─── PAGE EXTRACT

LG Electronics is withdrawing from Brazil’s laptop market after spending 20 years building a local manufacturing base. Following the suspension of sales in 2024, efforts to rebuild its component procurement network ultimately failed, while the concentration of production capacity on high-bandwidth memory (HBM) and server DRAM for artificial intelligence (AI) data centers sent commodity DRAM prices soaring and raised the barriers to resuming operations. The resulting memory-driven cost shock is translating into price increases and shipment declines across the electronics industry, including laptops, smartphones, gaming consoles, televisions and automotive electronics, with profitability deteriorating particularly rapidly among price-sensitive entry-level products.

──────

■ TASK INSTRUCTIONS ■
Translate this sentence from the excerpt on LG's exit from Brazil's laptop market into Spanish: "LG Electronics is withdrawing from Brazil's laptop market after spending 20 years building a local manufacturing base." This data has no connection to the excerpt.

─── DATA LISTING

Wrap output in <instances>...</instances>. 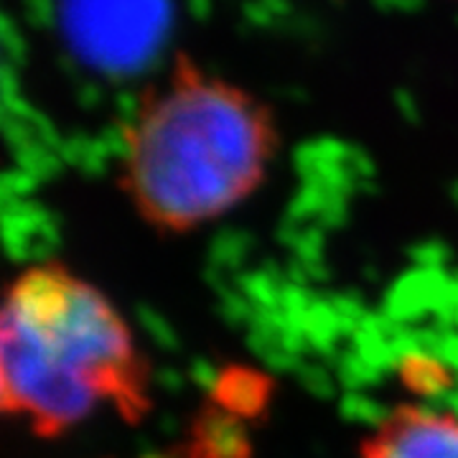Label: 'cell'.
I'll use <instances>...</instances> for the list:
<instances>
[{"mask_svg":"<svg viewBox=\"0 0 458 458\" xmlns=\"http://www.w3.org/2000/svg\"><path fill=\"white\" fill-rule=\"evenodd\" d=\"M280 148L267 99L176 51L120 128L117 183L148 227L186 234L255 197Z\"/></svg>","mask_w":458,"mask_h":458,"instance_id":"cell-1","label":"cell"},{"mask_svg":"<svg viewBox=\"0 0 458 458\" xmlns=\"http://www.w3.org/2000/svg\"><path fill=\"white\" fill-rule=\"evenodd\" d=\"M5 412L41 436L146 405V361L113 301L59 262L18 273L0 295Z\"/></svg>","mask_w":458,"mask_h":458,"instance_id":"cell-2","label":"cell"},{"mask_svg":"<svg viewBox=\"0 0 458 458\" xmlns=\"http://www.w3.org/2000/svg\"><path fill=\"white\" fill-rule=\"evenodd\" d=\"M361 458H458V415L403 405L367 438Z\"/></svg>","mask_w":458,"mask_h":458,"instance_id":"cell-3","label":"cell"},{"mask_svg":"<svg viewBox=\"0 0 458 458\" xmlns=\"http://www.w3.org/2000/svg\"><path fill=\"white\" fill-rule=\"evenodd\" d=\"M0 415H8V412H5V390H3V375H0Z\"/></svg>","mask_w":458,"mask_h":458,"instance_id":"cell-4","label":"cell"}]
</instances>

──────

■ FINAL RESULT ■
LG Electronics se retira del mercado de computadoras portátiles de Brasil tras dedicar 20 años a construir una base de fabricación local.